◆ **Problem requirements**
Copy these rows again, swapping "camera" for "lens" wherever it occurs and leaving everything else unchanged.
====
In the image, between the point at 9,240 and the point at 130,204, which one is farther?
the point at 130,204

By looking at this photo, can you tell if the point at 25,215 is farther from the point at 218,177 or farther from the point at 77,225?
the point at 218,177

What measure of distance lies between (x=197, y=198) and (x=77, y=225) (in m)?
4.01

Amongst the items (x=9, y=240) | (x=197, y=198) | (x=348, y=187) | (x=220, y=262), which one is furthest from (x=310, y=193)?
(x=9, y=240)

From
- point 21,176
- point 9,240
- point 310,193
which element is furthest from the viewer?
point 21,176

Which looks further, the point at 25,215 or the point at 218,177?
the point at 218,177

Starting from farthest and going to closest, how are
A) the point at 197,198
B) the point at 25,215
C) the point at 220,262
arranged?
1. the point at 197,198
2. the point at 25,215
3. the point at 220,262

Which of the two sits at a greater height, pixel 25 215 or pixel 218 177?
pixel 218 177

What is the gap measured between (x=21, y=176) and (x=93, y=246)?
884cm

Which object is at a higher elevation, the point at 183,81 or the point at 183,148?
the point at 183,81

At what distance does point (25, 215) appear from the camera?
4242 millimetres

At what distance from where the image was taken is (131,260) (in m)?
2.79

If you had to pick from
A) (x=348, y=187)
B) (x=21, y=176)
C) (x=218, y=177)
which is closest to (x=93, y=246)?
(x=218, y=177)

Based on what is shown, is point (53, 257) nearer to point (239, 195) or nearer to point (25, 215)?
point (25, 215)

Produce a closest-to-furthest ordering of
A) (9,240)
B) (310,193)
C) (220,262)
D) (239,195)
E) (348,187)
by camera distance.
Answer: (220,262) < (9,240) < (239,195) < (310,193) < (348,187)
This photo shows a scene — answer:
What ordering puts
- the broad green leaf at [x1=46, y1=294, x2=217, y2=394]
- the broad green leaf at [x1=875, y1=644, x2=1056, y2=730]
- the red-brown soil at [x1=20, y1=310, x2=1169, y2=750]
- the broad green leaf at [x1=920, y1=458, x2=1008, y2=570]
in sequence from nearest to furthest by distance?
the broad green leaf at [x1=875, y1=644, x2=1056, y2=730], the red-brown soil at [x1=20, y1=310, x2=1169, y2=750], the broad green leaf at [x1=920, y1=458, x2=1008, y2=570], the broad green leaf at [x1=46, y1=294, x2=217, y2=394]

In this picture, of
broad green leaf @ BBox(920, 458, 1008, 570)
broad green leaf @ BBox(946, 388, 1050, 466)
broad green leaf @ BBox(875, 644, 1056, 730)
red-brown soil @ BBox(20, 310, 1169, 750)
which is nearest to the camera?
====
◆ **Final result**
In the image, between the point at 9,240 and the point at 130,204, which one is farther?
the point at 130,204

By looking at this photo, can you tell if the point at 25,215 is farther from the point at 218,177 or farther from the point at 77,225?
the point at 218,177

What measure of distance lies between (x=197, y=198) and (x=77, y=225) (in m)?
4.01

Amongst the items (x=9, y=240) | (x=197, y=198) | (x=348, y=187) | (x=220, y=262), which one is furthest from (x=310, y=193)?
(x=9, y=240)

From
- point 21,176
- point 9,240
- point 310,193
which element is furthest from the viewer?
point 21,176

Which looks further, the point at 25,215 or the point at 218,177?
the point at 218,177

Starting from farthest and going to closest, how are
A) the point at 197,198
B) the point at 25,215
C) the point at 220,262
arranged?
1. the point at 197,198
2. the point at 25,215
3. the point at 220,262

Which of the two sits at a greater height, pixel 25 215 or pixel 218 177?
pixel 218 177

What is the gap measured between (x=21, y=176) and (x=93, y=246)?
884cm

Which object is at a higher elevation, the point at 183,81 or the point at 183,148?
the point at 183,81

At what distance does point (25, 215) appear from the lens?
4242 millimetres

At what distance from where the image was taken is (131,260) (in m)?
2.79

If you had to pick from
A) (x=348, y=187)
B) (x=21, y=176)
C) (x=218, y=177)
which is closest to (x=93, y=246)?
(x=218, y=177)

Based on what is shown, is point (53, 257) nearer to point (239, 195) or nearer to point (25, 215)?
point (25, 215)

Produce a closest-to-furthest ordering of
A) (9,240)
B) (310,193)
C) (220,262)
D) (239,195)
E) (348,187)
by lens distance.
Answer: (220,262) < (9,240) < (239,195) < (310,193) < (348,187)
This photo shows a scene — answer:
What ordering puts
- the broad green leaf at [x1=46, y1=294, x2=217, y2=394]
- the broad green leaf at [x1=875, y1=644, x2=1056, y2=730]
- the red-brown soil at [x1=20, y1=310, x2=1169, y2=750]
- the broad green leaf at [x1=920, y1=458, x2=1008, y2=570]
in sequence from nearest to furthest by distance?
the broad green leaf at [x1=875, y1=644, x2=1056, y2=730], the red-brown soil at [x1=20, y1=310, x2=1169, y2=750], the broad green leaf at [x1=920, y1=458, x2=1008, y2=570], the broad green leaf at [x1=46, y1=294, x2=217, y2=394]

In this picture, of
broad green leaf @ BBox(920, 458, 1008, 570)
broad green leaf @ BBox(946, 388, 1050, 466)
broad green leaf @ BBox(875, 644, 1056, 730)
red-brown soil @ BBox(20, 310, 1169, 750)
which is nearest to the lens?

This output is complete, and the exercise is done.